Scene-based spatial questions
# # #

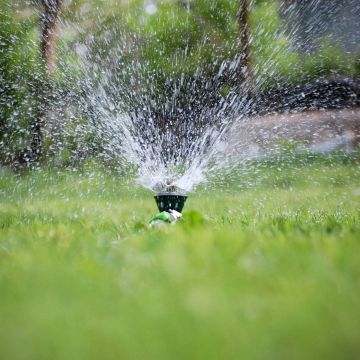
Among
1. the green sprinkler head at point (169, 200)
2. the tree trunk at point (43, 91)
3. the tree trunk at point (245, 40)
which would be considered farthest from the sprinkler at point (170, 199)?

# # #

Work to complete
Please rewrite all the rows, putting "tree stump" in place of every "tree trunk" and keeping everything else the same. Omit the pictures.

Correct output
Among
1. the green sprinkler head at point (169, 200)
2. the tree stump at point (43, 91)
3. the tree stump at point (245, 40)
which would be considered farthest from the sprinkler at point (170, 199)?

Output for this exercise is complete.